Cage is the type of actor whose galactic performances directly feed from the stakes of the stories he’s in—think about the intense emotional journey of “Mandy,” with heavy metal guitars accompanying his unrelenting journey into hellish revenge, and the gold that movie gave us. In “Prisoners of the Ghostland,” Cage saunters around most of the movie with a suit that is geared to blow up different limbs and also his testicles. In theory that sounds like amazing and funny character motivation, but it gets lost in whatever this movie tries to pass off for plot. You come for ideas like Cage wearing a testicle trap, and then you get rambling exposition about some ghostland boundaries, history of a nuclear explosion, flashbacks to a bank robbery involving Cage’s character, and backstories for people whose emotions are played surface-level by their director.

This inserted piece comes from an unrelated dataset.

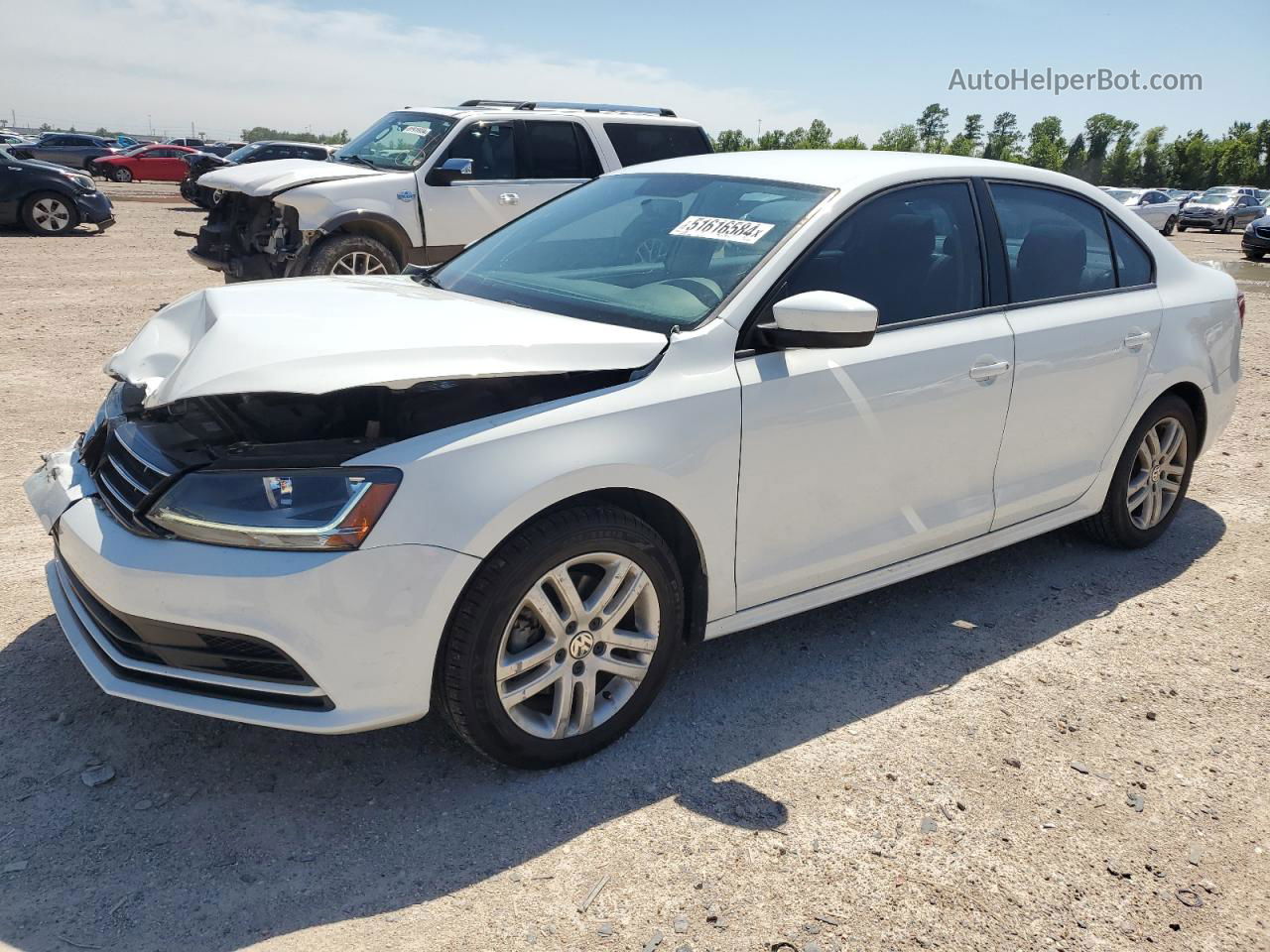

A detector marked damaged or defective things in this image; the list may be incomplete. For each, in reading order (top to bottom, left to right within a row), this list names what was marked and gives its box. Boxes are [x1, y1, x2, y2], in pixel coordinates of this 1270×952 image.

crumpled hood [196, 158, 379, 195]
damaged ford truck [189, 99, 710, 282]
crumpled hood [106, 276, 675, 409]
broken headlight [147, 468, 399, 551]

Cage’s character (named Hero in the credits) is wearing the suit as a type of guarantee that he won’t run away, as he’s been forcefully enlisted by a powerful, malevolent figure named The Governor (Bill Moseley) to return his missing daughter Bernice (Sofia Boutella) from a place called the Ghostland. If Hero tries to take it off, it detonates at his neck; if he touches Bernice, his arm will face the same fate. If he dares get excited around her, well, there’s two bulbs by his crotch. The star power of Cage’s performance, in Man with No Name mode, comes from select line-readings, a few yowling moments here, or a stolen goofy image there. It’s also a little exciting (in a few bursts of ultraviolence) to see Cage in a form that he has inched toward for so long—his own version of a samurai. Only Cage could have played this type of role, but his character itself is so uninteresting beyond being played by Nicolas Cage.

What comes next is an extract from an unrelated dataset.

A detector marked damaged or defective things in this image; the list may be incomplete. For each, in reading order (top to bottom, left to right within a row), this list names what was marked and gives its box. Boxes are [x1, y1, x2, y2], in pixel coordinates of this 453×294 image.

This is Sono’s long-anticipated English language debut, and he treats it like a victory lap with no attention to the game. The script was written by Aaron Henry and Reza Sixo Safai, but it was undeniably taken apart and tangled by the unpredictable instincts of Sono, who is not precious in the slightest with even bits of emotion or backstory that would give us something to care about. He’s especially slight when it comes to creating momentum for the story, even though it involves a rescue mission of sorts, a “Mad Max”-like apocalypse of sorts, and a flat subplot about a samurai named Yasujiro (Tak Sakaguchi) who later adds to the movie’s body count.